● TRY IT
In the passage below about Senate Republicans and the Respect for Marriage Act, how many points did Rick Scott's pseudo-platform contain?
BEGIN PASSAGE PROVIDED
Senate Minority Leader Mitch McConnell, R-Ky., understands intimately that it's easier for Republicans to win elections if the voters are ignorant of how far-right the party's policy views actually are. He's been blocking efforts by Republicans to release a party platform, precisely because he knows it would contain language on reproductive rights, LGBTQ rights, and other issues where the GOP opposes the majority views. He was not happy with Rick Scott going behind his back to release the 11-point pseudo-platform for precisely this reason. It created multiple news cycles in which the actual views of Republicans, which most voters reject, were publicized.
This likely explains why so many Senate Republicans are playing peek-a-boo with their intentions on the Respect for Marriage Act. Senate Majority Leader Chuck Schumer, D-N.Y., may be reluctant to bring it to a floor vote without knowing if it's going to pass or not. As long as it's not brought up for a vote, Republicans can play both sides of the issue, letting their Christian right base's wishes prevail without alienating general election voters who are unaware of how anti-gay the mainstream GOP is. Once there's a vote, however, it forces them into a binary choice of alienating one group or the other.
END PASSAGE PROVIDED
BEGIN SOURCE DATA
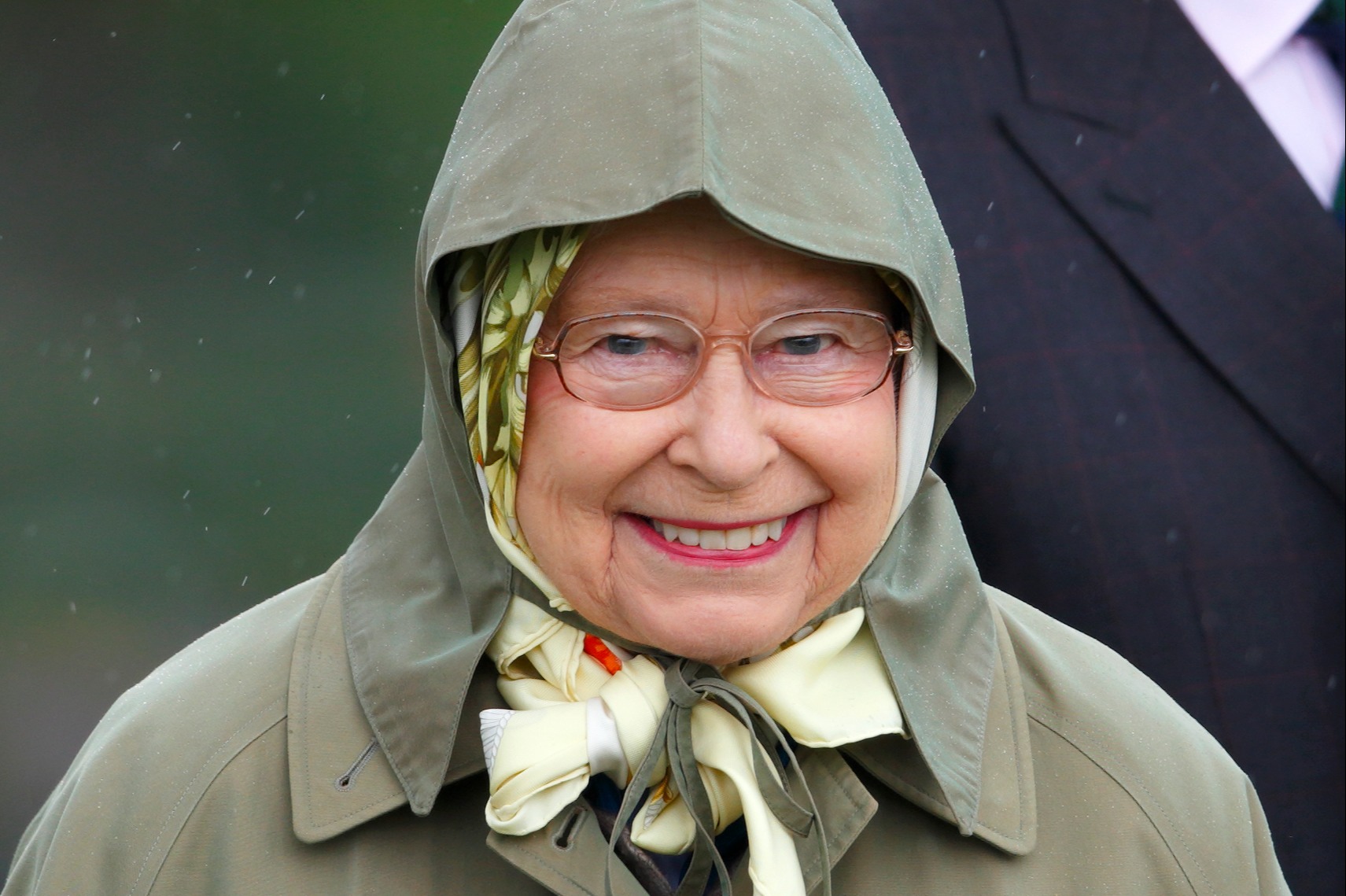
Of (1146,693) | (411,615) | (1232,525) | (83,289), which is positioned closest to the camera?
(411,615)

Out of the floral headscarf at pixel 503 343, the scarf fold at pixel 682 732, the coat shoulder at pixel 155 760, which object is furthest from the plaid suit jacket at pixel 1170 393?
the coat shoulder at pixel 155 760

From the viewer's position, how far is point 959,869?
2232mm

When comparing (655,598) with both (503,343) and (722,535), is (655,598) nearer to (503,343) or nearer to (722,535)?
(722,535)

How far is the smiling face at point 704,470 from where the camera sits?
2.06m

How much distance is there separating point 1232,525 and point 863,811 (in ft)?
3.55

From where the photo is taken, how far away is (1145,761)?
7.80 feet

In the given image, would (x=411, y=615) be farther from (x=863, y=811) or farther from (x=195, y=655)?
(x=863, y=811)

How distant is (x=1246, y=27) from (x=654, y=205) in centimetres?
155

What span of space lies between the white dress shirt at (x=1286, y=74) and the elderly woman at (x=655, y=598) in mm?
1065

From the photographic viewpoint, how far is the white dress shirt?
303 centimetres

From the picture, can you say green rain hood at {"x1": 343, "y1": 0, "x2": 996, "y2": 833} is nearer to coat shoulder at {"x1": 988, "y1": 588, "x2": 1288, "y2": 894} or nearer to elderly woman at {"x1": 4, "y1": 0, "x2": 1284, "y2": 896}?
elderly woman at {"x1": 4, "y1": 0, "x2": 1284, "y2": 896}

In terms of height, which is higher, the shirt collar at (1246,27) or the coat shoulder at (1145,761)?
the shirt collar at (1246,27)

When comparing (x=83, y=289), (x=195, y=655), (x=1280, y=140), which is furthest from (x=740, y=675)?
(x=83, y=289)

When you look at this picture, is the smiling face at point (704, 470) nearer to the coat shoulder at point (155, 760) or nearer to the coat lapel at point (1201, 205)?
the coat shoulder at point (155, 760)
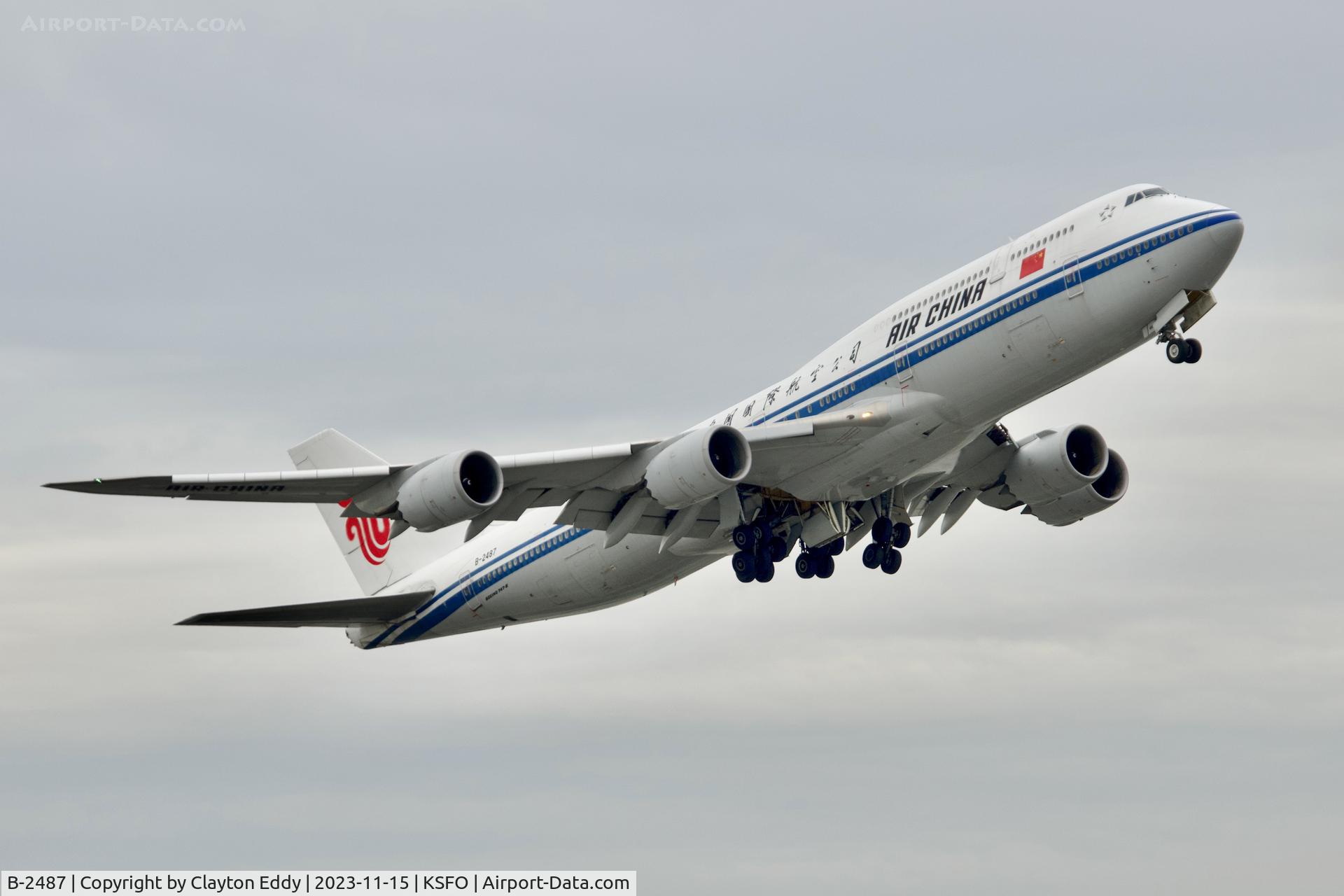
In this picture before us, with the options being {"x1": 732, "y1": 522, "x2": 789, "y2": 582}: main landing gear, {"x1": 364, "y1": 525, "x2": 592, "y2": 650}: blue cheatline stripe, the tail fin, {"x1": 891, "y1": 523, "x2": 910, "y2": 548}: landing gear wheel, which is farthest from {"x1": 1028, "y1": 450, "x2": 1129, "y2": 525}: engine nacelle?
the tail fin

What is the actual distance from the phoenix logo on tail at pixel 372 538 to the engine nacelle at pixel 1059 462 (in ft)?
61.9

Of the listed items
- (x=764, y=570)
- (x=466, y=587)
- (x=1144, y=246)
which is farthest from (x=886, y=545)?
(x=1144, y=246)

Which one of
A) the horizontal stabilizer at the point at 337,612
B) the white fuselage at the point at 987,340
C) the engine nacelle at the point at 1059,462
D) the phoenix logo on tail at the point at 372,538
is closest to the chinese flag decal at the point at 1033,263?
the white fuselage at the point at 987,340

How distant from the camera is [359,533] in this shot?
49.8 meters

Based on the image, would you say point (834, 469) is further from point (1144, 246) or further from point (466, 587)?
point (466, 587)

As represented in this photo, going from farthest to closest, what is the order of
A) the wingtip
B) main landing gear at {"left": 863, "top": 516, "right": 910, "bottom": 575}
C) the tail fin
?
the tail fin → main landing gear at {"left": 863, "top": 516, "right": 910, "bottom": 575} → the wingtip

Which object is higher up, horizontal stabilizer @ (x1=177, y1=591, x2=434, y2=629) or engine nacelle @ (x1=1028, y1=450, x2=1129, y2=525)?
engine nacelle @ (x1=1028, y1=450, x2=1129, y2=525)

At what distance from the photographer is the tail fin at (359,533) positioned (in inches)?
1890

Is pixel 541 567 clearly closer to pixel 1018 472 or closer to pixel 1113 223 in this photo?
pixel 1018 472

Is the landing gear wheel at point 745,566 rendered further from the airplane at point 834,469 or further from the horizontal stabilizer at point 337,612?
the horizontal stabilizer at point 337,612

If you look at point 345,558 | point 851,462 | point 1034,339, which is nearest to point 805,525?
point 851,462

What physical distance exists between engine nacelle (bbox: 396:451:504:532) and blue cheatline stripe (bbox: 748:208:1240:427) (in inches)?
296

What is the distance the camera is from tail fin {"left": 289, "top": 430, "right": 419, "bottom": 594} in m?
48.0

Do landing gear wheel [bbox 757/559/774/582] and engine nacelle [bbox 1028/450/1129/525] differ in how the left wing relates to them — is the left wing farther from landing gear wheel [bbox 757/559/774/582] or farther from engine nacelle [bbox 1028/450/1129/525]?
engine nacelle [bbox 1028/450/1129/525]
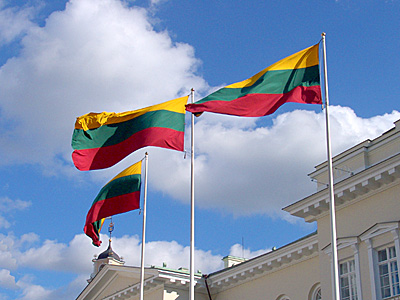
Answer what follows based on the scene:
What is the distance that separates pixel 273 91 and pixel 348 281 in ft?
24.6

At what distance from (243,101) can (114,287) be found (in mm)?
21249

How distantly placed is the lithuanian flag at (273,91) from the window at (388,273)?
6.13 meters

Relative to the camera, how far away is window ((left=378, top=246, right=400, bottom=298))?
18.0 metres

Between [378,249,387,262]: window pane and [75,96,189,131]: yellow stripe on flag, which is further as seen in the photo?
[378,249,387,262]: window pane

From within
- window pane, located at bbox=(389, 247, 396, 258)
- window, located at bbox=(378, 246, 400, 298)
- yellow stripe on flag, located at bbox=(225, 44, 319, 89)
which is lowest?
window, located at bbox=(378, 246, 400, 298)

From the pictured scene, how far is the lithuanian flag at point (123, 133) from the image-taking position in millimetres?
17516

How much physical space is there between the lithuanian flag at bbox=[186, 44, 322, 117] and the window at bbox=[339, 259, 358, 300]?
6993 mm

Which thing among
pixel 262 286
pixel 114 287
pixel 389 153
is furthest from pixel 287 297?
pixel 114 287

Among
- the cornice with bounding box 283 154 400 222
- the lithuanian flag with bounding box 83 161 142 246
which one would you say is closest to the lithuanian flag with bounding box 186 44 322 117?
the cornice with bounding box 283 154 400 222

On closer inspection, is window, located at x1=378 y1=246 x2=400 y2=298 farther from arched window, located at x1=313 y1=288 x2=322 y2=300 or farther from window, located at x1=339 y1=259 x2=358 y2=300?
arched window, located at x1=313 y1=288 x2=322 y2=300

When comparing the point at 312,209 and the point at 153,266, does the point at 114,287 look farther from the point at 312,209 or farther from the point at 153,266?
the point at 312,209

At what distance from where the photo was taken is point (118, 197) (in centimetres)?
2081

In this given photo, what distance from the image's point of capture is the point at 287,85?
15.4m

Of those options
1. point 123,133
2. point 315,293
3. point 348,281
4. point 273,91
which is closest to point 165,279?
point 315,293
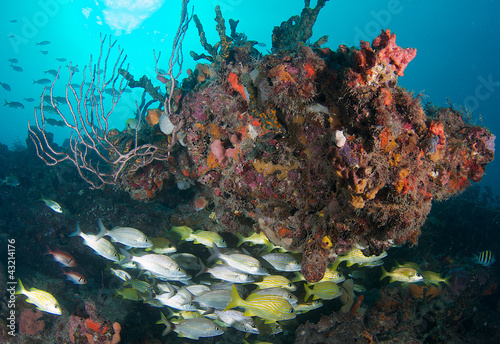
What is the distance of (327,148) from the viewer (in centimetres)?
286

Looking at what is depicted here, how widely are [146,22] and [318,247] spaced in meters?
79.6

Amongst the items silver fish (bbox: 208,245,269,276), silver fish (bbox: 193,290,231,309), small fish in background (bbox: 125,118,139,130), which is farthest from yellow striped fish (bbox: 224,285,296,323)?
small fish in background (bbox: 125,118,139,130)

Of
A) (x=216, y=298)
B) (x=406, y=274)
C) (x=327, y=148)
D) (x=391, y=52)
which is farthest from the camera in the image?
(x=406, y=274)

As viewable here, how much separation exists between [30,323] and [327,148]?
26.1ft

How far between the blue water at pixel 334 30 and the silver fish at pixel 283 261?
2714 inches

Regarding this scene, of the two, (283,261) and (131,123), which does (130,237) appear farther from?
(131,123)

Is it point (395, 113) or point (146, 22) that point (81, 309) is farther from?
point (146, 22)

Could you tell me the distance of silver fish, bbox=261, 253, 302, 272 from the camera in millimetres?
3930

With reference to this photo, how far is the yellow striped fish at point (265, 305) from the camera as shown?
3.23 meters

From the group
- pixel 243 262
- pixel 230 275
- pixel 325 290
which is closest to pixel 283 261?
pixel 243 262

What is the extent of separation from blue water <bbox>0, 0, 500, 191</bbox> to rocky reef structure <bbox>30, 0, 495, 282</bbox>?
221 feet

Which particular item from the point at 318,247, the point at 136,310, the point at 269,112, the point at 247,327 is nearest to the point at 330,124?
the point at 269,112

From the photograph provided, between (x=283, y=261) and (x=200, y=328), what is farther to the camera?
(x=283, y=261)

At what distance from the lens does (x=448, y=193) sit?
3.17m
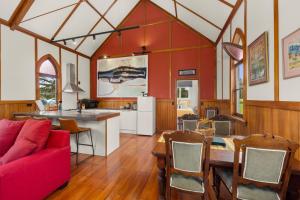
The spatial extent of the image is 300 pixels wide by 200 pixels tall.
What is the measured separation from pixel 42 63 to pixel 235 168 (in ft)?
END SOURCE DATA
● FINAL ANSWER
Eleven points.